Clustered collections dont use index

Hello everyone!

Testing clustered collections, I’ve cheked that the find queries using $in operator dont scan the clustered index, scan the entire collection. Reading the documentation seems correct:

Faster queries on clustered collections without needing a secondary index, such as queries with range scans and equality comparisons on the clustered index key

Someone knows if this improvement is coming in the next releases? I think that this functionalty would be fantastic!

greetings!!

Hi @juan_lluesma welcome to the community!

I believe you have read the main documentation page of Clustered Collections, and I think the answer to your questions are somewhat mentioned in that page.

This is actually alluded to in the paragraph you have quoted: clustered collection is best when you have equality or range queries.
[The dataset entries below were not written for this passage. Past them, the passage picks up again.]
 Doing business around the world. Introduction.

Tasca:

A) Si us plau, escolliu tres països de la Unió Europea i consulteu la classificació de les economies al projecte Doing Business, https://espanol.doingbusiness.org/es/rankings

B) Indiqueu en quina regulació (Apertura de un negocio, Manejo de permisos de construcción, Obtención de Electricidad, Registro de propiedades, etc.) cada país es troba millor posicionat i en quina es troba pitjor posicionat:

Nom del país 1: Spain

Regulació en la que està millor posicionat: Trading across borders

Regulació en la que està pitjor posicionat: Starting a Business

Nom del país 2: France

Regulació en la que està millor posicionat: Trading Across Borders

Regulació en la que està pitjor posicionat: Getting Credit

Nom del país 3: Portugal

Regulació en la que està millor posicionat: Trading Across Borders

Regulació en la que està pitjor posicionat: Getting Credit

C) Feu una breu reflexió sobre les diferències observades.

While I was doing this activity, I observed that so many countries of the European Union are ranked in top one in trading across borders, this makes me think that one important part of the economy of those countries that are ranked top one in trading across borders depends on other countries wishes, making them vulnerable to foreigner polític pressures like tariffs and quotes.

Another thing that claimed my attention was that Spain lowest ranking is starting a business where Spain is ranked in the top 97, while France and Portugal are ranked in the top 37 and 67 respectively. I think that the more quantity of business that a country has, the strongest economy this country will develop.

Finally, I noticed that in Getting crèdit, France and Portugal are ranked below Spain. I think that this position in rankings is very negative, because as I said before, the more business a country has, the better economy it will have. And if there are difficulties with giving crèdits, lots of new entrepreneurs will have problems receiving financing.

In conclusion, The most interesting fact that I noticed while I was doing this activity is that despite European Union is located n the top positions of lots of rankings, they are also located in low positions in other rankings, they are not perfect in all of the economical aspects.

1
A $in query is not really either (more like multiple equality instead of a single equality), so it doesn’t benefit from a clustered index.

This behaviour makes sense when you consider the following point from the doc page:

A non-clustered collection stores the _id index separately from the documents.

This is the “normal” _id index, and:

A clustered collection stores the index and the documents together in _id value order.

So a clustered collection stores the _id index together with the document.

Thus when you have a query on _id that is a single equality, it’s relatively straightforward for a clustered index to zoom into the target document’s location. It doesn’t need to scan a separate _id index then fetch the related document, it can scan and fetch at the same time since the key and the document are stored together. Similar situation will be observed for a range query. However the keyword here is “scan”. Since the index and the document are stored together, scanning is pretty much needed.

This is mentioned in the doc page as well:

When a query uses a clustered index, it will perform a bounded collection scan.

What “bounded collection scan” means is that it’s basically a scan, but it’s typically not the whole collection since we know where the relevant _id are.

However, note that you can create secondary indexes that sort of make a clustered collection behave somewhat like a normal collection, so if you have a freeform query using other fields, presumably you can use a clustered collection as well.

I think in short a clustered collection is beneficial if your queries are linear for the _id field. If you need a more freeform queries, then a regular collection may offer more flexibility. Which collection type is best depends on your use case; you might want to test clustered vs. non-clustered collections under a test workload and see which one comes out on top.

Hope that make sense!

Best regards
Kevin

2 Likes

I have a query on a clustered index like this:

{ _id: { $in: [6660057786, 6557989767] } }

Why would this not result in two equality checks, but a full collection scan?

Hi @hk86 welcome to the community

This is because a $in query is an equality query, as I have mentioned in the above post:

Hope this clears things out.

Best regards
Kevin